◆ Directions:
1. In the training-precision notes, what initial scale factor does dynamic loss scaling start with?
2. Pick up the training-precision notes after their final line and carry them forward.

◆ Passage to read:
_ _ _ _

The centered difference formula:
df/dx ~= (f(x + h) - f(x - h)) / (2h)
This is O(h^2) accurate, much better than the forward difference (f(x+h) - f(x)) / h which is only O(h).
Choosing h: too large and the approximation is wrong. Too small and catastrophic cancellation destroys the answer. h = 1e-5 to 1e-7 is typical.
The check: compute the relative difference between analytical and numerical gradients.
relative_error = |grad_analytical - grad_numerical| / max(|grad_analytical|, |grad_numerical|, 1e-8)
Rules of thumb:
- relative_error < 1e-7: perfect, gradient is correct
- relative_error < 1e-5: acceptable, probably correct
- relative_error > 1e-3: something is wrong
- relative_error > 1: gradient is completely wrong
Always check gradients when implementing a new layer or loss function. PyTorch provides torch.autograd.gradcheck() for this.
Mixed Precision Training
Modern GPUs have specialized hardware (Tensor Cores) that compute float16 matrix multiplications 2-8x faster than float32. Mixed precision training exploits this:
1. Maintain float32 master copy of weights
2. Forward pass in float16 (fast)
3. Compute loss in float32 (prevents overflow)
4. Backward pass in float16 (fast)
5. Scale gradients to float32
6. Update float32 master weights
The problem with pure float16 training: gradients are often very small (1e-8 or smaller). Float16 underflows anything below ~6e-8 to zero. Your model stops learning because all gradient updates are zero.
The fix is loss scaling:
1. Multiply loss by a large scale factor (e.g., 1024)
2. Backward pass computes gradients of (loss * 1024)
3. All gradients are 1024x larger (pushed above float16 underflow)
4. Divide gradients by 1024 before updating weights
5. Net effect: same update, but no underflow
Dynamic loss scaling adjusts the scale factor automatically. Start with a large value (65536). If gradients overflow to inf, halve it. If N steps pass without overflow, double it.
bfloat16 vs float16: Why bfloat16 Wins for Training
float16: [1 sign] [5 exponent] [10 mantissa]
bfloat16: [1 sign] [8 exponent] [7 mantissa]
float16 has more precision (10 mantissa bits vs 7) but limited range (max ~65,504). bfloat16 has less precision but the same range as float32 (max ~3.4e38).
For training neural networks:
- Activations and logits regularly exceed 65,504 during training spikes. float16 overflows; bfloat16 handles it.
- Loss scaling is required with float16 but usually unnecessary with bfloat16 because its range covers the gradient magnitude spectrum.
- bfloat16 is a simple truncation of float32: drop the bottom 16 bits of the mantissa. Conversion is trivial and lossless in the exponent.
float16 is preferred for inference where values are bounded and precision matters more. bfloat16 is preferred for training where range matters more. This is why TPUs and modern NVIDIA GPUs (A100, H100) have native bfloat16 support.
Gradient Clipping
Exploding gradients happen when gradients grow exponentially through many layers (common in RNNs, deep networks, and transformers). A single large gradient can corrupt all weights in one step.
Two types of clipping:
Clip by value: clamp each gradient element independently.
grad = clamp(grad, -max_val, max_val)

_ _ _ _

◆ Dataset section:
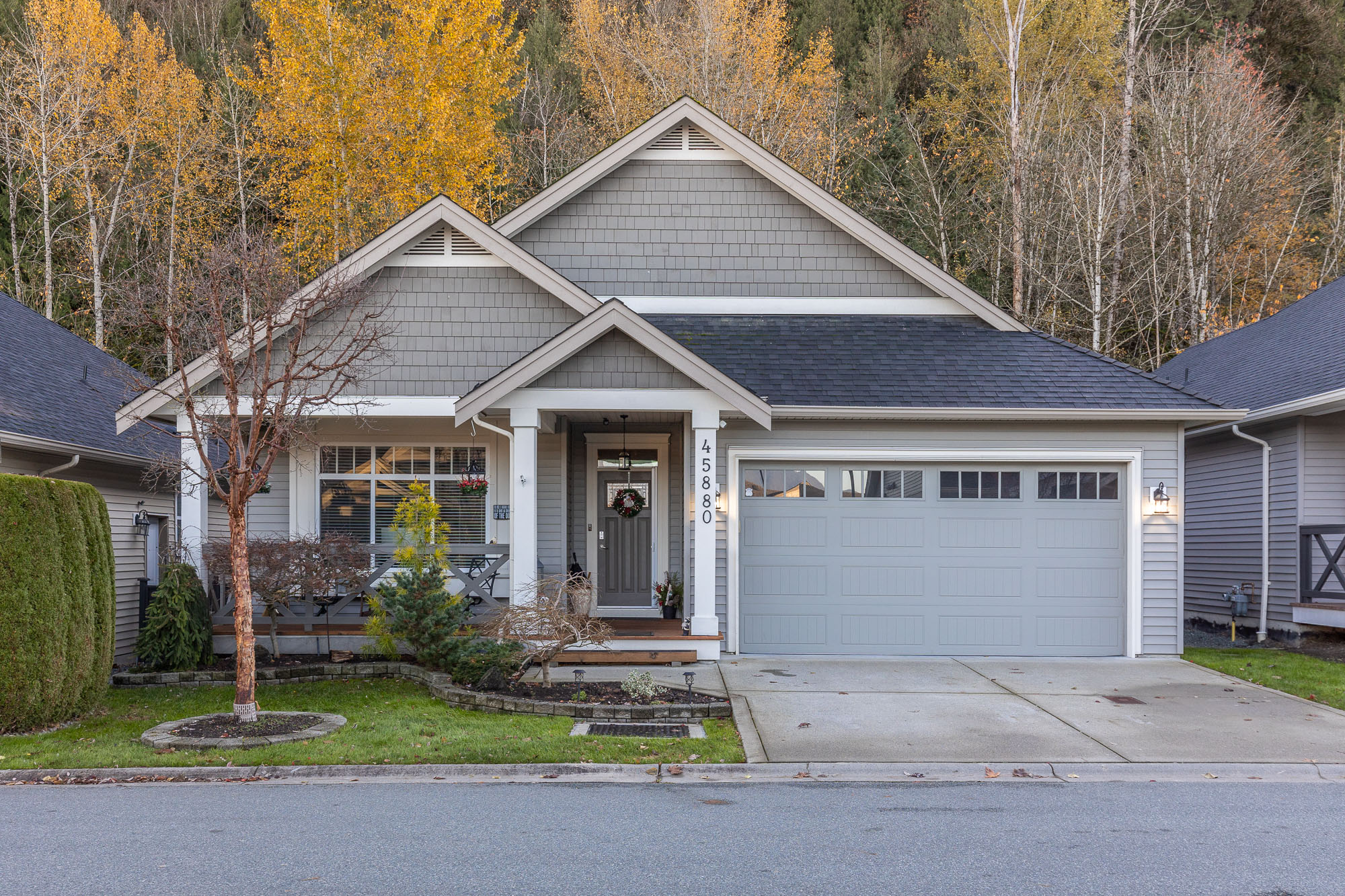 45880 Foxridge Cres South, Chilliwack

_ _ _ _

◆ Expected results:
1. It starts with 65536.

2.
Simple but can change the direction of the gradient vector.
Clip by norm: scale the entire gradient vector so its norm does not exceed a threshold.
if ||grad|| > max_norm:
grad = grad * (max_norm / ||grad||)
Preserves the direction of the gradient. This is what torch.nn.utils.clip_grad_norm_() does. It is the standard choice.
Typical values: max_norm=1.0 for transformers, max_norm=0.5 for RL, max_norm=5.0 for simpler networks.
Gradient clipping is not a hack. It is a safety mechanism. Without it, a single outlier batch can produce a gradient large enough to ruin weeks of training.
Normalization Layers as Numerical Stabilizers
Batch normalization, layer normalization, and RMS normalization are usually presented as regularizers that help training converge. They are also numerical stabilizers.
Without normalization, activations can grow or shrink exponentially through layers:
Layer 1: values in [0, 1]
Layer 5: values in [0, 100]
Layer 10: values in [0, 10,000]
Layer 50: values in [0, inf]
Normalization recenters and rescales activations at every layer:
LayerNorm(x) = (x - mean(x)) / (std(x) + epsilon) * gamma + beta
The epsilon (typically 1e-5) prevents division by zero when all activations are identical. The learned parameters gamma and beta let the network restore any scale it needs.
This keeps values in a numerically safe range throughout the network, preventing both overflow in the forward pass and gradient explosion in the backward pass.
Common ML Numerical Bugs
Bug: Loss is NaN after a few epochs.
Cause: logits grew too large, softmax overflowed. Or learning rate is too high and weights diverged.
Fix: use stable softmax (max subtraction), reduce learning rate, add gradient clipping.
Bug: Loss is stuck at log(num_classes).
Cause: model outputs are near-uniform probabilities. Often means gradients are vanishing or the model is not learning at all.
Fix: check that data labels are correct, verify the loss function, check for dead ReLUs.
Bug: Validation accuracy is lower than expected by 1-3%.
Cause: mixed precision without proper loss scaling. Gradient underflow silently zeroes out small updates.
Fix: enable dynamic loss scaling, or switch to bfloat16.
Bug: Gradient norms are 0.0 for some layers.
Cause: dead ReLU neurons (all inputs negative), or float16 underflow.
Fix: use LeakyReLU or GELU, use gradient scaling, check weight initialization.
Bug: Model works on one GPU but gives different results on another.
Cause: non-deterministic floating point accumulation order. GPU parallel reductions sum in different orders on different hardware, and floating point addition is not associative.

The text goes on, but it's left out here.